Part of a data file:
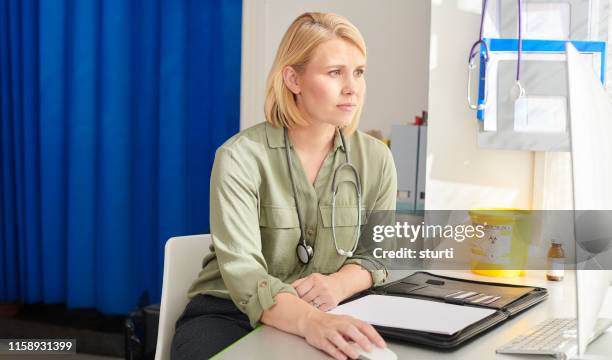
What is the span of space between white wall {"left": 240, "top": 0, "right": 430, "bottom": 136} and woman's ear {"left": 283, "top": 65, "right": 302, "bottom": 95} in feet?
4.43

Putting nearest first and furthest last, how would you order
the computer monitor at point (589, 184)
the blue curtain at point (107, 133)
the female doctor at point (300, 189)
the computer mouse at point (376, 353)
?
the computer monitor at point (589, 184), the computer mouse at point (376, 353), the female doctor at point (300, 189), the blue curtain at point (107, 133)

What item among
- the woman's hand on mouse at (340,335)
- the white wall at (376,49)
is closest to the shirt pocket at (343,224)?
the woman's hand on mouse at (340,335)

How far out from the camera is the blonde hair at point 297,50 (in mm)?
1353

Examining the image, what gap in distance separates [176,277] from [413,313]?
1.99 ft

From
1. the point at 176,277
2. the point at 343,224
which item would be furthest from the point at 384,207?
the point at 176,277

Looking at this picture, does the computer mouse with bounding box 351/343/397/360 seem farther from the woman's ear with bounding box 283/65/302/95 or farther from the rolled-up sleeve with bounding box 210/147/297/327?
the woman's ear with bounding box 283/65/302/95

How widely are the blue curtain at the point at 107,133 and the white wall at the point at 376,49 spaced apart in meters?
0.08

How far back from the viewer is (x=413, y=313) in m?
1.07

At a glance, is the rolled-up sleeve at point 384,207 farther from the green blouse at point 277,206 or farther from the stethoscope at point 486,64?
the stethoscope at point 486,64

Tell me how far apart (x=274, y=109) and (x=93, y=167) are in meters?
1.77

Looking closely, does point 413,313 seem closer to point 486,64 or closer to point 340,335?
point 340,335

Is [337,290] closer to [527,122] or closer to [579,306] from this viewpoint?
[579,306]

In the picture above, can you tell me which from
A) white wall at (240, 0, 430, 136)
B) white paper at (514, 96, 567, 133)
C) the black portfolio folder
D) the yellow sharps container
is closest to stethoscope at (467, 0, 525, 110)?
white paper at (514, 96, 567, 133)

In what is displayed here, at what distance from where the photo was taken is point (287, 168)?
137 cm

==

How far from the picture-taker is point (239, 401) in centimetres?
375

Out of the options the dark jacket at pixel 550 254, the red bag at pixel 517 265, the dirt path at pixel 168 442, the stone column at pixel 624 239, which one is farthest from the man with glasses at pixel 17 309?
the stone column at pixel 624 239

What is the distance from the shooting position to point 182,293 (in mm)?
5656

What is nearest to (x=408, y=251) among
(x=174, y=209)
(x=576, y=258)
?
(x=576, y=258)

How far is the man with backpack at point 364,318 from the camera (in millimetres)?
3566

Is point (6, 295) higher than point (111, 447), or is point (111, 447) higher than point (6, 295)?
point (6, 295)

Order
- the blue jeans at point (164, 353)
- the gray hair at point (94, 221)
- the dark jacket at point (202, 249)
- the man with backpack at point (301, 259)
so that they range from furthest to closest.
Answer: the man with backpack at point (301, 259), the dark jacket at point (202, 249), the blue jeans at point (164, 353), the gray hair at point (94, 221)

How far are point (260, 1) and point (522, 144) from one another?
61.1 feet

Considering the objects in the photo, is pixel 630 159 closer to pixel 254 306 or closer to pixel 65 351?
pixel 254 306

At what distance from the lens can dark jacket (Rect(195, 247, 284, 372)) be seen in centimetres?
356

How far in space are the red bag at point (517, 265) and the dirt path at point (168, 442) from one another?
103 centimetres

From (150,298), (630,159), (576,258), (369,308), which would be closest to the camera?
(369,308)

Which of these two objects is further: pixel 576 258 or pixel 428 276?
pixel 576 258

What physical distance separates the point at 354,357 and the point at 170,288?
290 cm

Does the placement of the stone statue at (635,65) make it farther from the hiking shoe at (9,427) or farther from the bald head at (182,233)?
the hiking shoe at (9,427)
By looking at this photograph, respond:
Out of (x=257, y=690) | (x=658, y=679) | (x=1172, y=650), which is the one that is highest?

TASK TO CARRY OUT:
Copy the lines from the line containing "Does the placement" to the line containing "Out of (x=257, y=690)", including both, and nothing else.

FULL OUTPUT:
Does the placement of the stone statue at (635,65) make it farther from the hiking shoe at (9,427) or farther from the bald head at (182,233)?
the hiking shoe at (9,427)
By looking at this photograph, respond:
Out of (x=257, y=690) | (x=658, y=679) | (x=1172, y=650), which is the one that is highest?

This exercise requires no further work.